# Teaching

# Machine learning for NLP (2019)

Any question? Contact me at aurelie DOT herbelot AT unitn DOT it.

### Description

The course introduces core Machine Learning algorithms for computational linguistics (CL). Its goal is to (1) provide students with an overview of core Machine Learning techniques, widely used in CL; (2) understand in which contexts / for which applications each technique is suitable; (3) understand the experimental pipeline necessary to apply the technique to a particular problem, including possible data collection and choice of evaluation method; (4) get some practice in running Machine Learning software and interpreting the output. The syllabus is meant to cover Machine Learning methods from both a theoretical and practical point of view, and to give students a tool to read relevant scientific literature with a critical mind.

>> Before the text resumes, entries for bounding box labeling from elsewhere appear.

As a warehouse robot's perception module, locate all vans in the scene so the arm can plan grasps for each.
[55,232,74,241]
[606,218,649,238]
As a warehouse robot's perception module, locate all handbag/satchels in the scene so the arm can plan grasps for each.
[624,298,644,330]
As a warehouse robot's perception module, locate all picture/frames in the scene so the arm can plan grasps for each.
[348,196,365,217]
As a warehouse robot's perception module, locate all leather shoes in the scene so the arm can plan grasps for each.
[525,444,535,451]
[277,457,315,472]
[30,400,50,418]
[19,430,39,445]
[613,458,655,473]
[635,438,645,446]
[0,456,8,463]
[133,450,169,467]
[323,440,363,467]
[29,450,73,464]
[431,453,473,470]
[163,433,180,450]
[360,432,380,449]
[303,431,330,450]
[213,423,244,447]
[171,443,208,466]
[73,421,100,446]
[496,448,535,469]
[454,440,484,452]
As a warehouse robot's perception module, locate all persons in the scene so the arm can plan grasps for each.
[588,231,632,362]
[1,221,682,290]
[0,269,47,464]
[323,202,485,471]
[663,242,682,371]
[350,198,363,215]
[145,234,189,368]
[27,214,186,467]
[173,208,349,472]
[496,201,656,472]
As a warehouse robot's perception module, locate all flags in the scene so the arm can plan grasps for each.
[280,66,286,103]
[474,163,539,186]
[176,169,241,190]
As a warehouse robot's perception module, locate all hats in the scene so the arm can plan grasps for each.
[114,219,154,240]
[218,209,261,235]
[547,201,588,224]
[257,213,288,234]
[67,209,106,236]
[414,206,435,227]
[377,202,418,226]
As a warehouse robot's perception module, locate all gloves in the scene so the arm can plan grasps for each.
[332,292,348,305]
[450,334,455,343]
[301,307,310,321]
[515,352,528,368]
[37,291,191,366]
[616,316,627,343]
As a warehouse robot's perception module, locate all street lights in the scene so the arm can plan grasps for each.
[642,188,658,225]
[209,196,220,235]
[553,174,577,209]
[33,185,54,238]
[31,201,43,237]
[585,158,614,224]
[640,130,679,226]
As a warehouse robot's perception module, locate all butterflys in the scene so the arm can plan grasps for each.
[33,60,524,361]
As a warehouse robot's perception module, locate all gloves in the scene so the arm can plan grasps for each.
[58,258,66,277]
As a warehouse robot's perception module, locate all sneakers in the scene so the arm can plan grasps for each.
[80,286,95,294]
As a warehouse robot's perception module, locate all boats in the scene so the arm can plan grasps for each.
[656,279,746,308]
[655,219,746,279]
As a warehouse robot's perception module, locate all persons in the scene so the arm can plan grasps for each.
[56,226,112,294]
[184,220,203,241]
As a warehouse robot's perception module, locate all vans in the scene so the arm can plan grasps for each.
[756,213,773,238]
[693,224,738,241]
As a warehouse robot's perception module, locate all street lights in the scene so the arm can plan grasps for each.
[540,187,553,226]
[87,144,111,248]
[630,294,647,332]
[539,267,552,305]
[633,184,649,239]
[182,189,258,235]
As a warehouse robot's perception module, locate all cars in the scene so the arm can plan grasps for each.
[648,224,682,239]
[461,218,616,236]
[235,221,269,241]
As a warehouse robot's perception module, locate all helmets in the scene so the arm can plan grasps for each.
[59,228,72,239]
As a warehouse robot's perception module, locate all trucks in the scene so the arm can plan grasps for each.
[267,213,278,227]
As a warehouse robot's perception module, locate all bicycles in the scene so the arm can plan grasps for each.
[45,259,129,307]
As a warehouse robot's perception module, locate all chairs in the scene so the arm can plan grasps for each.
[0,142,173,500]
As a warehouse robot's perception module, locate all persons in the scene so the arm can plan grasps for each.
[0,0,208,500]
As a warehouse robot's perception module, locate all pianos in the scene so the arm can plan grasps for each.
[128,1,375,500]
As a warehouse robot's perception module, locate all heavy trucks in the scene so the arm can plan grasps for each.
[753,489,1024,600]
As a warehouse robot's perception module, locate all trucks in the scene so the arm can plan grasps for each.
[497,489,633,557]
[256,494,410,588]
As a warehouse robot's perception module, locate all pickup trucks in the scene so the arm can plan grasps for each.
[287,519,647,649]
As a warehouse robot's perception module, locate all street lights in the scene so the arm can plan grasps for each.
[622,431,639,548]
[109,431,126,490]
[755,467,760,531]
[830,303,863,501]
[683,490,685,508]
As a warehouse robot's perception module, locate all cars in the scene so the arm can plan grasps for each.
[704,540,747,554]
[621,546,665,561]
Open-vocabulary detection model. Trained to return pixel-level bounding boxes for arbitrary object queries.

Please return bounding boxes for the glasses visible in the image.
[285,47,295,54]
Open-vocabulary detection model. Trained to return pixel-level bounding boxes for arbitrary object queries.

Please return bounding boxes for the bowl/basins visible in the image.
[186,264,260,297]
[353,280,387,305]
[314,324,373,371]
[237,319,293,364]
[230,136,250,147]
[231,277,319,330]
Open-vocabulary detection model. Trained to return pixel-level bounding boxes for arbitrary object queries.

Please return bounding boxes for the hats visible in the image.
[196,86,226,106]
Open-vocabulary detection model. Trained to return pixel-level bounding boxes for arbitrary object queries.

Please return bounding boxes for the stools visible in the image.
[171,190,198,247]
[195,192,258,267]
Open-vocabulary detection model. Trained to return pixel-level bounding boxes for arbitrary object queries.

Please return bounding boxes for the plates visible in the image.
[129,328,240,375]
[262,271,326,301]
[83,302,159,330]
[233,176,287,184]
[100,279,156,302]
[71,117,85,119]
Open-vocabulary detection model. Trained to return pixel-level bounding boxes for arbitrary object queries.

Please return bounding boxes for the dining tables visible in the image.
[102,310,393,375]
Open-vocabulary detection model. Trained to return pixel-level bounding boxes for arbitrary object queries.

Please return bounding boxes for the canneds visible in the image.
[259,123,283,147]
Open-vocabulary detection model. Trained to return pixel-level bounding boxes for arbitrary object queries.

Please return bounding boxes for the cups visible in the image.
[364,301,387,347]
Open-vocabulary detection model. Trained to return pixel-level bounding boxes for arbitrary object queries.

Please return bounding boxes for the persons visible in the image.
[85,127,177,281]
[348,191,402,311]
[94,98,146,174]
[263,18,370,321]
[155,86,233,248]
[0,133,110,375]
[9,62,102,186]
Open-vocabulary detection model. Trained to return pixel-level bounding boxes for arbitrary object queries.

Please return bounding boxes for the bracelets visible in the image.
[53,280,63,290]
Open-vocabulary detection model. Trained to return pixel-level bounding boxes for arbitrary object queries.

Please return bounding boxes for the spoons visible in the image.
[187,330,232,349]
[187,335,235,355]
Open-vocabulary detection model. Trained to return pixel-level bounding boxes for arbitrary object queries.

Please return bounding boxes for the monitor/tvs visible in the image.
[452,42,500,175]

At the end of the course, students will: (1) demonstrate knowledge of the principles of core Machine Learning techniques; (2) be able to read and understand CL literature using the introduced techniques, and critically assess their use in research and applications; (3) have some fundamental computational skills allowing them to run existing Machine Learning software and interpret their output.

### Pre-requisites

There are no prerequisites for this course. Students with no computational background will acquire good intuitions for a range of Machine Learning techniques, as well as basic practical skills to interact with existing software. Students with a good mathematical and computational background (including programming and familiarity with the Unix command line) will be invited to gain a deeper understanding of each introduced algorithm, and to try out their own modifications of the course software.

### Methods

The whole course will introduce ten topics, including a general introduction in the first week. Each topic will be taught over three sessions including 1) a lecture explaining the theory behind a technique/algorithm; 2) a lecture discussing a scientific paper where the technique is put to work, demonstrating the experimental pipeline around the algorithm; 3) a hands-on session where the students will have a chance to run some software to familiarise themselves with the practical implementation of the method.

# Course schedule:

### February 25/26/28: Introduction

**Lecture 1:** General introduction. What is ML? What is it for? How do you do it? Slides

**Lecture 2:** Basic principles of statistical NLP: Language modelling, Naive Bayes, evaluation with Precision/Recall. Slides

**Practical:** Set up access to PythonAnywhere for experimentation. Run a simple authorship attribution algorithm using Naive Bayes. (The code is on GitHub.)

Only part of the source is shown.